Texto para leer:
#####

En Ciudad Barrios todos son miembros de la Mara Salvatrucha 13 (MS), la pandilla más grande de Centroamérica. Ellos llaman la cárcel su casa o —en la jerga anglicada que manejan— su neighborhood. Aquí no se puede escapar el imaginario de la MS, que va desde el mural enorme que domina el patio hasta los tatuajes faciales de los internos.

Los grafitis reflejan su poder. “Al ubicarlos todos juntos, ellos toman el control del central penal. Las autoridades penitenciarias se limitan a resguardar los muros, pero en muchos casos no tienen siquiera la posibilidad de entrar porque ponen en riesgo su vida”, dice Jeannette Aguilar, experta en pandillas de la Universidad Centroamericana.

Este año y en 2008 también, funcionarios de Ciudad Barrios han sido asesinados, supuestamente por órdenes de los internos. A diferencia de miembros de otras pandillas, quienes usan huelgas de hambre para presionar a las autoridades penitenciarias, matar es la manera preferida de la MS de quejarse.

Los internos de Ciudad Barrios “activan su gente afuera por celular. Y éstos matan”, informa el mayor Gabriel Rodas, director del penal. Afiches en la institución advierten a los funcionarios sobre las cuatro reglas de oro: no recibir plata de los internos, no maltratarlos, no ofender a sus visitas y no tener relaciones con sus novias.

A pocos metros de la cárcel Ciudad Barrios, el pueblo que le dio el nombre también sufre las consecuencias de la MS. Una comerciante muestra mensajes de textos y grabaciones telefónicas de intentos de extorsión. Un MS pide US$5.000, o amenaza con herir a su papá. Ella logró negociar una suma menor, pero cuenta ya haber pagado cerca de US$10.000. Son estos recursos los que financian, entre otras cosas, intentos ambiciosos de fuga de la cárcel. En abril se descubrió un túnel, construido utilizando GPS, que iba desde una casa hacia la cárcel.

#####

Datos mostrados:
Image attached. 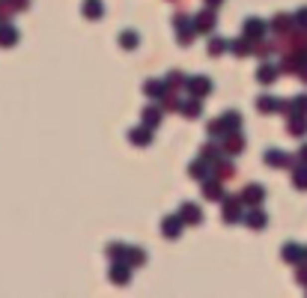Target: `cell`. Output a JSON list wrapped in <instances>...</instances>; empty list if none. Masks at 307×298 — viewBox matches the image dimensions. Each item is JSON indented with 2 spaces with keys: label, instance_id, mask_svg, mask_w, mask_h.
I'll use <instances>...</instances> for the list:
<instances>
[{
  "label": "cell",
  "instance_id": "6da1fadb",
  "mask_svg": "<svg viewBox=\"0 0 307 298\" xmlns=\"http://www.w3.org/2000/svg\"><path fill=\"white\" fill-rule=\"evenodd\" d=\"M221 215H224L227 224L245 221V203H242V197H239V194H224V200H221Z\"/></svg>",
  "mask_w": 307,
  "mask_h": 298
},
{
  "label": "cell",
  "instance_id": "7a4b0ae2",
  "mask_svg": "<svg viewBox=\"0 0 307 298\" xmlns=\"http://www.w3.org/2000/svg\"><path fill=\"white\" fill-rule=\"evenodd\" d=\"M245 134L242 131H227L224 137H221V149H224V155L227 158H236V155H242L245 152Z\"/></svg>",
  "mask_w": 307,
  "mask_h": 298
},
{
  "label": "cell",
  "instance_id": "3957f363",
  "mask_svg": "<svg viewBox=\"0 0 307 298\" xmlns=\"http://www.w3.org/2000/svg\"><path fill=\"white\" fill-rule=\"evenodd\" d=\"M272 27L263 21V18H245V24H242V33L248 36V39H254V42H260V39H266V33H269Z\"/></svg>",
  "mask_w": 307,
  "mask_h": 298
},
{
  "label": "cell",
  "instance_id": "277c9868",
  "mask_svg": "<svg viewBox=\"0 0 307 298\" xmlns=\"http://www.w3.org/2000/svg\"><path fill=\"white\" fill-rule=\"evenodd\" d=\"M131 266L125 263V260H116V263H110V284L113 287H125V284H131Z\"/></svg>",
  "mask_w": 307,
  "mask_h": 298
},
{
  "label": "cell",
  "instance_id": "5b68a950",
  "mask_svg": "<svg viewBox=\"0 0 307 298\" xmlns=\"http://www.w3.org/2000/svg\"><path fill=\"white\" fill-rule=\"evenodd\" d=\"M307 66V51H290L281 60V72H305Z\"/></svg>",
  "mask_w": 307,
  "mask_h": 298
},
{
  "label": "cell",
  "instance_id": "8992f818",
  "mask_svg": "<svg viewBox=\"0 0 307 298\" xmlns=\"http://www.w3.org/2000/svg\"><path fill=\"white\" fill-rule=\"evenodd\" d=\"M185 90H188L191 96H200V99H206V96L212 93V81H209L206 75H194V78H188Z\"/></svg>",
  "mask_w": 307,
  "mask_h": 298
},
{
  "label": "cell",
  "instance_id": "52a82bcc",
  "mask_svg": "<svg viewBox=\"0 0 307 298\" xmlns=\"http://www.w3.org/2000/svg\"><path fill=\"white\" fill-rule=\"evenodd\" d=\"M215 21H218V15H215L212 6L194 15V27H197V33H212V30H215Z\"/></svg>",
  "mask_w": 307,
  "mask_h": 298
},
{
  "label": "cell",
  "instance_id": "ba28073f",
  "mask_svg": "<svg viewBox=\"0 0 307 298\" xmlns=\"http://www.w3.org/2000/svg\"><path fill=\"white\" fill-rule=\"evenodd\" d=\"M128 140L134 143V146H149L152 140H155V134H152V125H134L131 131H128Z\"/></svg>",
  "mask_w": 307,
  "mask_h": 298
},
{
  "label": "cell",
  "instance_id": "9c48e42d",
  "mask_svg": "<svg viewBox=\"0 0 307 298\" xmlns=\"http://www.w3.org/2000/svg\"><path fill=\"white\" fill-rule=\"evenodd\" d=\"M203 197H206V200H215V203H221V200H224V182H221L218 176H209V179H203Z\"/></svg>",
  "mask_w": 307,
  "mask_h": 298
},
{
  "label": "cell",
  "instance_id": "30bf717a",
  "mask_svg": "<svg viewBox=\"0 0 307 298\" xmlns=\"http://www.w3.org/2000/svg\"><path fill=\"white\" fill-rule=\"evenodd\" d=\"M179 215H182L185 227H200V224H203V209H200L197 203H182Z\"/></svg>",
  "mask_w": 307,
  "mask_h": 298
},
{
  "label": "cell",
  "instance_id": "8fae6325",
  "mask_svg": "<svg viewBox=\"0 0 307 298\" xmlns=\"http://www.w3.org/2000/svg\"><path fill=\"white\" fill-rule=\"evenodd\" d=\"M182 227H185L182 215H167V218L161 221V236H164V239H179Z\"/></svg>",
  "mask_w": 307,
  "mask_h": 298
},
{
  "label": "cell",
  "instance_id": "7c38bea8",
  "mask_svg": "<svg viewBox=\"0 0 307 298\" xmlns=\"http://www.w3.org/2000/svg\"><path fill=\"white\" fill-rule=\"evenodd\" d=\"M239 197H242L245 206H260V203L266 200V188H263V185H245Z\"/></svg>",
  "mask_w": 307,
  "mask_h": 298
},
{
  "label": "cell",
  "instance_id": "4fadbf2b",
  "mask_svg": "<svg viewBox=\"0 0 307 298\" xmlns=\"http://www.w3.org/2000/svg\"><path fill=\"white\" fill-rule=\"evenodd\" d=\"M293 24H296L293 15H275V18L269 21L272 33H278V36H290V33H293Z\"/></svg>",
  "mask_w": 307,
  "mask_h": 298
},
{
  "label": "cell",
  "instance_id": "5bb4252c",
  "mask_svg": "<svg viewBox=\"0 0 307 298\" xmlns=\"http://www.w3.org/2000/svg\"><path fill=\"white\" fill-rule=\"evenodd\" d=\"M230 54H233V57H251V54H254V39H248V36L242 33L239 39L230 42Z\"/></svg>",
  "mask_w": 307,
  "mask_h": 298
},
{
  "label": "cell",
  "instance_id": "9a60e30c",
  "mask_svg": "<svg viewBox=\"0 0 307 298\" xmlns=\"http://www.w3.org/2000/svg\"><path fill=\"white\" fill-rule=\"evenodd\" d=\"M278 72H281V66H275V63L263 60V66L257 69V81H260L263 87H269V84H275V81H278Z\"/></svg>",
  "mask_w": 307,
  "mask_h": 298
},
{
  "label": "cell",
  "instance_id": "2e32d148",
  "mask_svg": "<svg viewBox=\"0 0 307 298\" xmlns=\"http://www.w3.org/2000/svg\"><path fill=\"white\" fill-rule=\"evenodd\" d=\"M179 113H182L185 119H197V116L203 113V99H200V96L185 99V101H182V107H179Z\"/></svg>",
  "mask_w": 307,
  "mask_h": 298
},
{
  "label": "cell",
  "instance_id": "e0dca14e",
  "mask_svg": "<svg viewBox=\"0 0 307 298\" xmlns=\"http://www.w3.org/2000/svg\"><path fill=\"white\" fill-rule=\"evenodd\" d=\"M188 176H191L194 182H197V179H200V182H203V179H209V176H212L209 161H206V158H194V161L188 164Z\"/></svg>",
  "mask_w": 307,
  "mask_h": 298
},
{
  "label": "cell",
  "instance_id": "ac0fdd59",
  "mask_svg": "<svg viewBox=\"0 0 307 298\" xmlns=\"http://www.w3.org/2000/svg\"><path fill=\"white\" fill-rule=\"evenodd\" d=\"M245 224H248L251 230H263V227L269 224V215H266L260 206H251V209L245 212Z\"/></svg>",
  "mask_w": 307,
  "mask_h": 298
},
{
  "label": "cell",
  "instance_id": "d6986e66",
  "mask_svg": "<svg viewBox=\"0 0 307 298\" xmlns=\"http://www.w3.org/2000/svg\"><path fill=\"white\" fill-rule=\"evenodd\" d=\"M212 176H218L221 182L233 179V176H236V167H233V161H227V158H218V161L212 164Z\"/></svg>",
  "mask_w": 307,
  "mask_h": 298
},
{
  "label": "cell",
  "instance_id": "ffe728a7",
  "mask_svg": "<svg viewBox=\"0 0 307 298\" xmlns=\"http://www.w3.org/2000/svg\"><path fill=\"white\" fill-rule=\"evenodd\" d=\"M221 152H224V149H221V143H218L215 137H212L209 143H203V146H200V158H206L209 164H215V161L221 158Z\"/></svg>",
  "mask_w": 307,
  "mask_h": 298
},
{
  "label": "cell",
  "instance_id": "44dd1931",
  "mask_svg": "<svg viewBox=\"0 0 307 298\" xmlns=\"http://www.w3.org/2000/svg\"><path fill=\"white\" fill-rule=\"evenodd\" d=\"M18 42V30L9 24V21H3L0 24V48H12Z\"/></svg>",
  "mask_w": 307,
  "mask_h": 298
},
{
  "label": "cell",
  "instance_id": "7402d4cb",
  "mask_svg": "<svg viewBox=\"0 0 307 298\" xmlns=\"http://www.w3.org/2000/svg\"><path fill=\"white\" fill-rule=\"evenodd\" d=\"M287 131H290V134H296V137H302V134L307 131V119L299 113V110H293V113H290V125H287Z\"/></svg>",
  "mask_w": 307,
  "mask_h": 298
},
{
  "label": "cell",
  "instance_id": "603a6c76",
  "mask_svg": "<svg viewBox=\"0 0 307 298\" xmlns=\"http://www.w3.org/2000/svg\"><path fill=\"white\" fill-rule=\"evenodd\" d=\"M167 90H170V87H167V81H155V78H152V81H146V84H143V93H146L149 99H161Z\"/></svg>",
  "mask_w": 307,
  "mask_h": 298
},
{
  "label": "cell",
  "instance_id": "cb8c5ba5",
  "mask_svg": "<svg viewBox=\"0 0 307 298\" xmlns=\"http://www.w3.org/2000/svg\"><path fill=\"white\" fill-rule=\"evenodd\" d=\"M125 263H128L131 269H140V266L146 263V254H143V248H137V245H128V254H125Z\"/></svg>",
  "mask_w": 307,
  "mask_h": 298
},
{
  "label": "cell",
  "instance_id": "d4e9b609",
  "mask_svg": "<svg viewBox=\"0 0 307 298\" xmlns=\"http://www.w3.org/2000/svg\"><path fill=\"white\" fill-rule=\"evenodd\" d=\"M102 15H104V3H102V0H87V3H84V18L99 21Z\"/></svg>",
  "mask_w": 307,
  "mask_h": 298
},
{
  "label": "cell",
  "instance_id": "484cf974",
  "mask_svg": "<svg viewBox=\"0 0 307 298\" xmlns=\"http://www.w3.org/2000/svg\"><path fill=\"white\" fill-rule=\"evenodd\" d=\"M263 158H266V164H269V167H287V161H290V155H287V152H281V149H269Z\"/></svg>",
  "mask_w": 307,
  "mask_h": 298
},
{
  "label": "cell",
  "instance_id": "4316f807",
  "mask_svg": "<svg viewBox=\"0 0 307 298\" xmlns=\"http://www.w3.org/2000/svg\"><path fill=\"white\" fill-rule=\"evenodd\" d=\"M224 51H230V42L224 36H212L209 39V57H221Z\"/></svg>",
  "mask_w": 307,
  "mask_h": 298
},
{
  "label": "cell",
  "instance_id": "83f0119b",
  "mask_svg": "<svg viewBox=\"0 0 307 298\" xmlns=\"http://www.w3.org/2000/svg\"><path fill=\"white\" fill-rule=\"evenodd\" d=\"M275 51H278V45H272V42H266V39L254 42V57H260V60H269Z\"/></svg>",
  "mask_w": 307,
  "mask_h": 298
},
{
  "label": "cell",
  "instance_id": "f1b7e54d",
  "mask_svg": "<svg viewBox=\"0 0 307 298\" xmlns=\"http://www.w3.org/2000/svg\"><path fill=\"white\" fill-rule=\"evenodd\" d=\"M164 81H167V87H170V90H182V87L188 84V75H185V72H179V69H173V72H167V78H164Z\"/></svg>",
  "mask_w": 307,
  "mask_h": 298
},
{
  "label": "cell",
  "instance_id": "f546056e",
  "mask_svg": "<svg viewBox=\"0 0 307 298\" xmlns=\"http://www.w3.org/2000/svg\"><path fill=\"white\" fill-rule=\"evenodd\" d=\"M158 101H161V110H176V113H179V107H182V99H179L176 93H170V90H167Z\"/></svg>",
  "mask_w": 307,
  "mask_h": 298
},
{
  "label": "cell",
  "instance_id": "4dcf8cb0",
  "mask_svg": "<svg viewBox=\"0 0 307 298\" xmlns=\"http://www.w3.org/2000/svg\"><path fill=\"white\" fill-rule=\"evenodd\" d=\"M206 131H209V137H224L227 134V122H224V116H215V119H209V125H206Z\"/></svg>",
  "mask_w": 307,
  "mask_h": 298
},
{
  "label": "cell",
  "instance_id": "1f68e13d",
  "mask_svg": "<svg viewBox=\"0 0 307 298\" xmlns=\"http://www.w3.org/2000/svg\"><path fill=\"white\" fill-rule=\"evenodd\" d=\"M281 257H284L287 263H299V260L305 257V251H302V245H296V242H290V245H284V251H281Z\"/></svg>",
  "mask_w": 307,
  "mask_h": 298
},
{
  "label": "cell",
  "instance_id": "d6a6232c",
  "mask_svg": "<svg viewBox=\"0 0 307 298\" xmlns=\"http://www.w3.org/2000/svg\"><path fill=\"white\" fill-rule=\"evenodd\" d=\"M119 45H122L125 51H134V48L140 45V36H137L134 30H122V33H119Z\"/></svg>",
  "mask_w": 307,
  "mask_h": 298
},
{
  "label": "cell",
  "instance_id": "836d02e7",
  "mask_svg": "<svg viewBox=\"0 0 307 298\" xmlns=\"http://www.w3.org/2000/svg\"><path fill=\"white\" fill-rule=\"evenodd\" d=\"M143 122L152 125V128H158V122H161V107H155V104L143 107Z\"/></svg>",
  "mask_w": 307,
  "mask_h": 298
},
{
  "label": "cell",
  "instance_id": "e575fe53",
  "mask_svg": "<svg viewBox=\"0 0 307 298\" xmlns=\"http://www.w3.org/2000/svg\"><path fill=\"white\" fill-rule=\"evenodd\" d=\"M125 254H128V245H122V242H110V245H107V257H110V263L125 260Z\"/></svg>",
  "mask_w": 307,
  "mask_h": 298
},
{
  "label": "cell",
  "instance_id": "d590c367",
  "mask_svg": "<svg viewBox=\"0 0 307 298\" xmlns=\"http://www.w3.org/2000/svg\"><path fill=\"white\" fill-rule=\"evenodd\" d=\"M221 116H224V122H227V131H239V128H242V113L227 110V113H221Z\"/></svg>",
  "mask_w": 307,
  "mask_h": 298
},
{
  "label": "cell",
  "instance_id": "8d00e7d4",
  "mask_svg": "<svg viewBox=\"0 0 307 298\" xmlns=\"http://www.w3.org/2000/svg\"><path fill=\"white\" fill-rule=\"evenodd\" d=\"M293 182H296V188L307 191V167H302V170H296V173H293Z\"/></svg>",
  "mask_w": 307,
  "mask_h": 298
},
{
  "label": "cell",
  "instance_id": "74e56055",
  "mask_svg": "<svg viewBox=\"0 0 307 298\" xmlns=\"http://www.w3.org/2000/svg\"><path fill=\"white\" fill-rule=\"evenodd\" d=\"M293 104H296V110H299V113H307V96H299V99H293Z\"/></svg>",
  "mask_w": 307,
  "mask_h": 298
},
{
  "label": "cell",
  "instance_id": "f35d334b",
  "mask_svg": "<svg viewBox=\"0 0 307 298\" xmlns=\"http://www.w3.org/2000/svg\"><path fill=\"white\" fill-rule=\"evenodd\" d=\"M296 24L307 27V6H302V9H299V15H296Z\"/></svg>",
  "mask_w": 307,
  "mask_h": 298
},
{
  "label": "cell",
  "instance_id": "ab89813d",
  "mask_svg": "<svg viewBox=\"0 0 307 298\" xmlns=\"http://www.w3.org/2000/svg\"><path fill=\"white\" fill-rule=\"evenodd\" d=\"M296 278H299V284H305V287H307V266L299 269V275H296Z\"/></svg>",
  "mask_w": 307,
  "mask_h": 298
},
{
  "label": "cell",
  "instance_id": "60d3db41",
  "mask_svg": "<svg viewBox=\"0 0 307 298\" xmlns=\"http://www.w3.org/2000/svg\"><path fill=\"white\" fill-rule=\"evenodd\" d=\"M302 161L307 164V146H302Z\"/></svg>",
  "mask_w": 307,
  "mask_h": 298
},
{
  "label": "cell",
  "instance_id": "b9f144b4",
  "mask_svg": "<svg viewBox=\"0 0 307 298\" xmlns=\"http://www.w3.org/2000/svg\"><path fill=\"white\" fill-rule=\"evenodd\" d=\"M206 3H209V6H221L224 0H206Z\"/></svg>",
  "mask_w": 307,
  "mask_h": 298
}]
</instances>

#####

Qué se espera:
Reproduce sin cambios el fragmento del texto sobre la cárcel de Ciudad Barrios que se abre con las palabras "Los grafitis reflejan" y se cierra con "MS de quejarse.".

Respuesta al problema:
Los grafitis reflejan su poder. “Al ubicarlos todos juntos, ellos toman el control del central penal. Las autoridades penitenciarias se limitan a resguardar los muros, pero en muchos casos no tienen siquiera la posibilidad de entrar porque ponen en riesgo su vida”, dice Jeannette Aguilar, experta en pandillas de la Universidad Centroamericana.

Este año y en 2008 también, funcionarios de Ciudad Barrios han sido asesinados, supuestamente por órdenes de los internos. A diferencia de miembros de otras pandillas, quienes usan huelgas de hambre para presionar a las autoridades penitenciarias, matar es la manera preferida de la MS de quejarse.